> Activity: With the pictures left out, restate exactly the part below that opens with the line containing "Shadow Stripe Short Sleeve Top - 30013" and closes with the line containing "A white shower".

> Records provided:
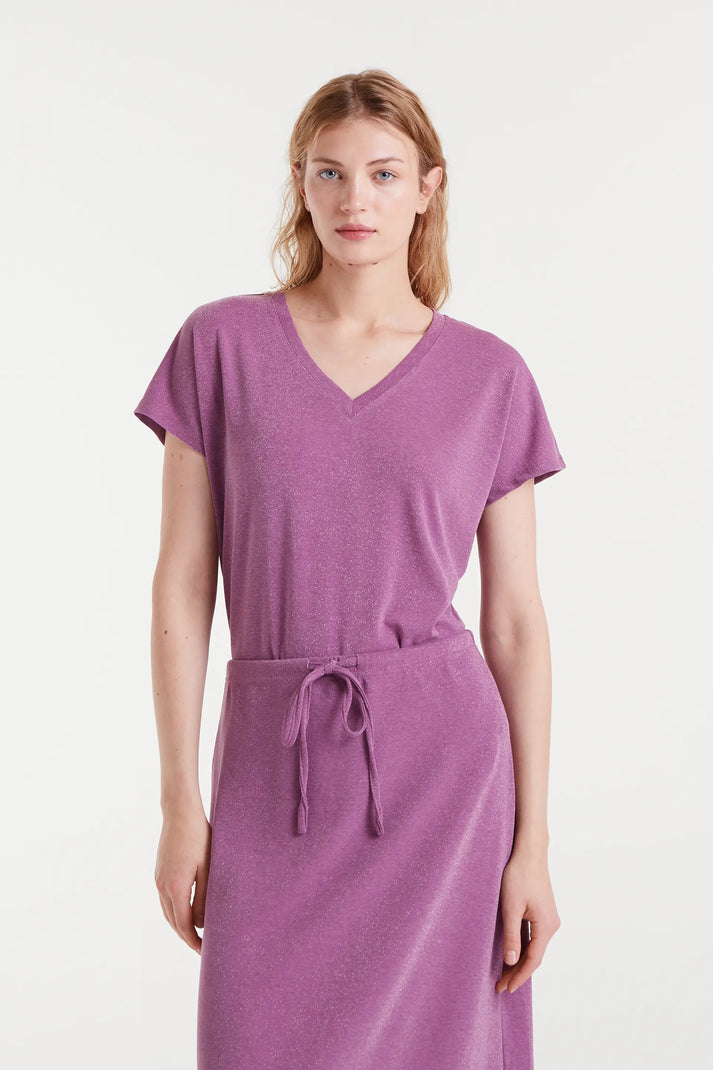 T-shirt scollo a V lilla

---

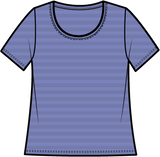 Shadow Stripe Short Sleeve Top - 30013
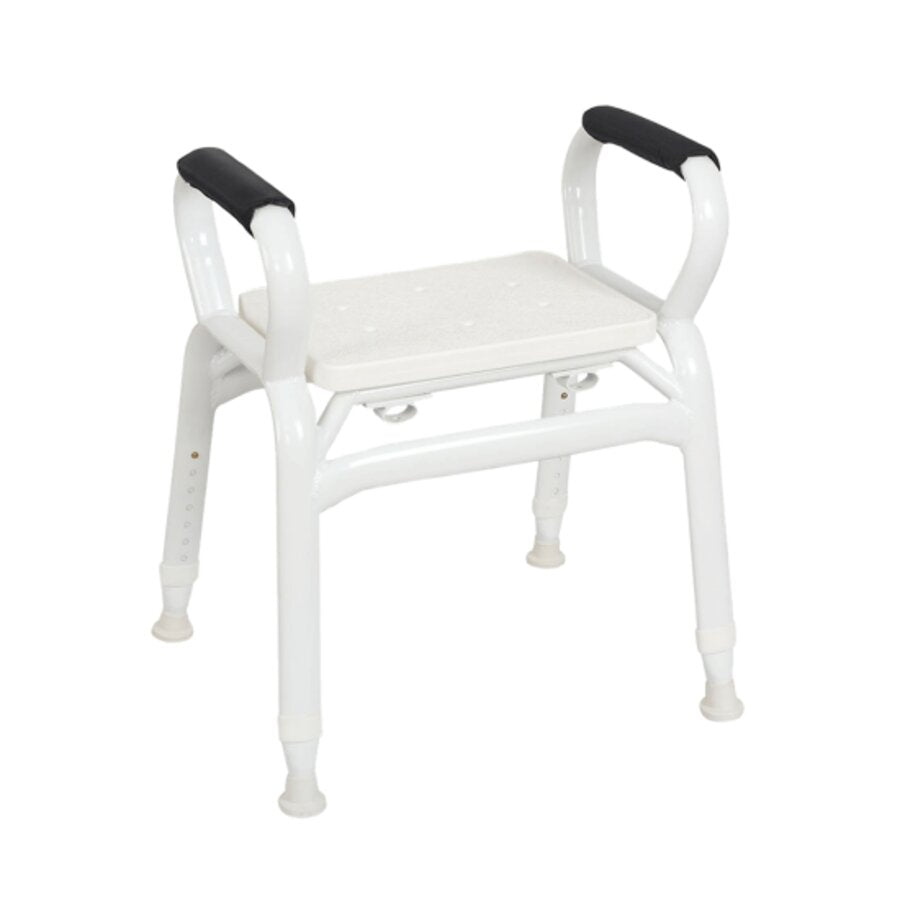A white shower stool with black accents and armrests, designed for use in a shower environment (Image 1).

--

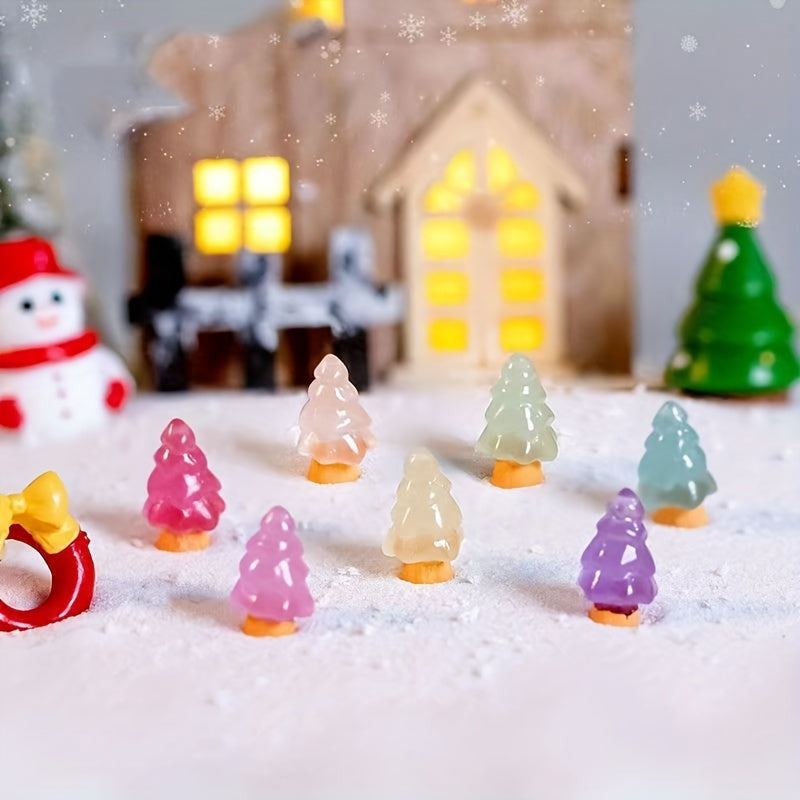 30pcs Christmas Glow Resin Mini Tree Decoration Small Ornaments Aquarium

> Result:
 Shadow Stripe Short Sleeve Top - 30013
A white shower stool with black accents and armrests, designed for use in a shower environment (Image 1).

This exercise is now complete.